In the same conversation, however, he said district lines should not thwart the power of any racial group.
"You can't really guide it that way because someone will accuse you of reverse discrimination," the mayor said of suggestions that he might try to help black candidates. "But you have to make sure the lines are not drawn to deliberately frustrate the voting rights of an identifiable group."
Black Council members Lawrence A. Bell, D-4th, Agnes B. Welch, D-4th, and Carl Stokes, D-2nd, said unequivocally that the Council lines should be drawn so that each district more closely reflects the city's racial composition. Although 1990 census figures on race are not yet available, most observers believe the city is more than 60 percent black.
They say that black voters still are being cheated by the district lines, which create an almost all-black 4th District while allowing narrower white majorities to prevail in the 1st, 3rd and 6th Districts.
"I just don't think there should be a district that is 98 percent black," Mr.

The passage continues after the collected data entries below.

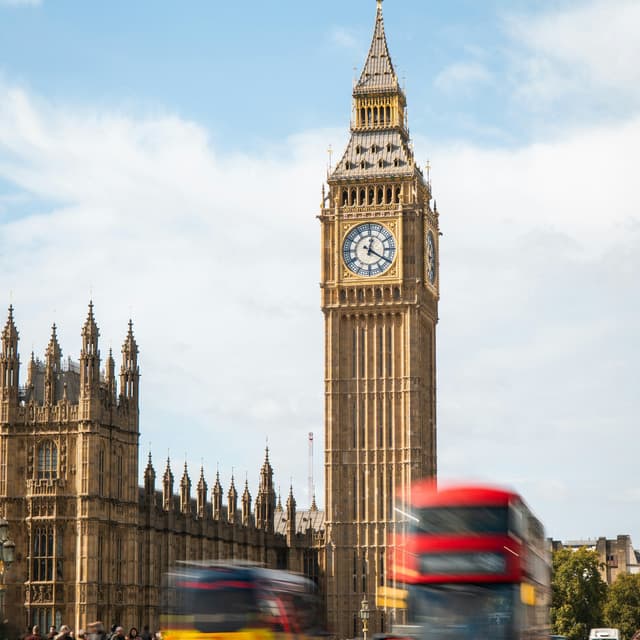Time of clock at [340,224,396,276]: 12:20
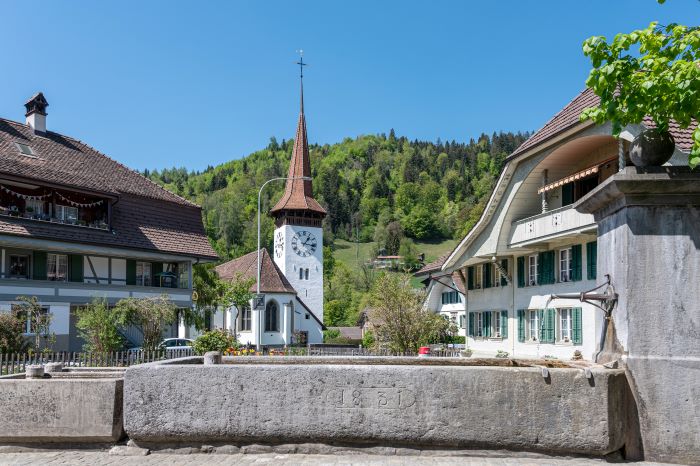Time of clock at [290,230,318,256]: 1:16
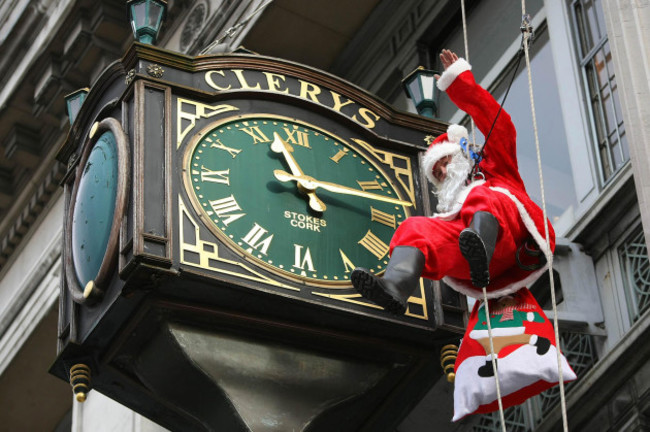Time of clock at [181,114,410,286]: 11:13
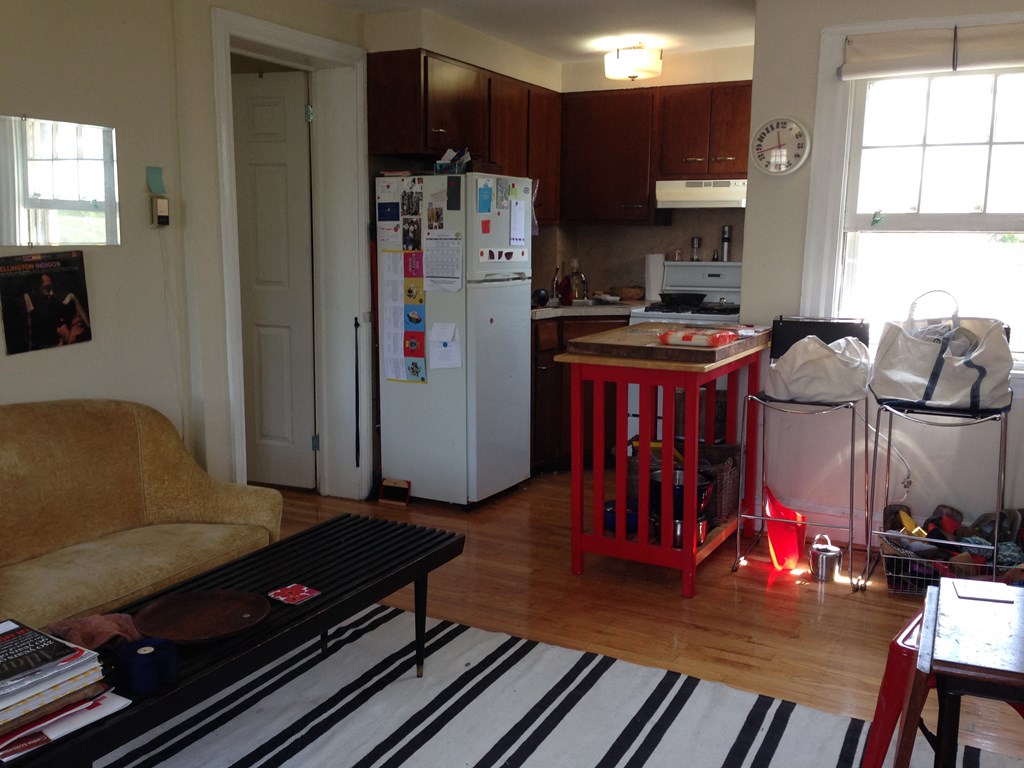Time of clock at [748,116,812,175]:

Stokes said. "That is outrageous."
The city was required to begin the practice of regular redistricting in the late 1960s, after a U.S. Supreme Court ruling that voting boundaries must preserve the constitutional mandate one man, one vote.
The current councilmanic boundaries are the legacy of a bitter redistricting fight in the spring of 1971. White political organizations determined to hold on to control of the Council struggled against black activists eager to reap political power from the increasing number of blacks living in traditionally white neighborhoods such as Forest Park and the Liberty Heights Avenue and Reisterstown Road corridors.
The 1971 plan shifted black neighborhoods out of the 5th District to eliminate a black majority there. It also transferred virtually white Locust Point from the 1st District to the 6th District, where the growth of the black population to more than 40 percent had resulted in increasing black political activity. At the same time, it consolidated white strongholds in the 1st and 3rd Districts.
An August 1971 attempt by a group of blacks to have the plan voided in federal court was dismissed when a judge said the challenge came too close to the elections and would cheat voters of their right to have an election.
Since then, attempts by blacks to overturn the 1971 plan -- and the 1983 redistricting, which essentially ratified the 1971 boundaries -- have been frustrated.
Today, 11 of the Council's 18 district delegates are white. "You end up that with a city that is two-thirds black, we have a configuration that produces a Council that is almost two-thirds white," said C. Christopher Brown, a lawyer who handles voter's-rights cases. "On its face, what we've got is not fair."
According to city law, Mr. Schmoke has until Feb. 1 to submit his recommendations for redistricting to the Council in the form of an ordinance.
The Council then would have 60 days to submit amendments to the mayor's bill. Unless the Council approves or rejects the bill within the 60 days, the mayor's plan takes effect automatically.
Already, though, Council members are trying to anticipate what the mayor might propose and are formulating their own suggestions for redistricting.
Mr. Bell has proposed enlarging the 4th District in a way that would include one or more predominantly white neighborhoods in some adjoining district.
Mr. Stokes has suggested a radical redistricting that would create six districts with majority black populations reflective of the racial composition of the city as a whole.
Despite the mayor's equivocations, Mr. Stokes said he believes Mr. Schmoke will use redistricting to encourage the election of blacks.
"The mayor didn't use those words, but I think his implications are clear that he would like to have racial balance on the Council," Mr. Stokes said.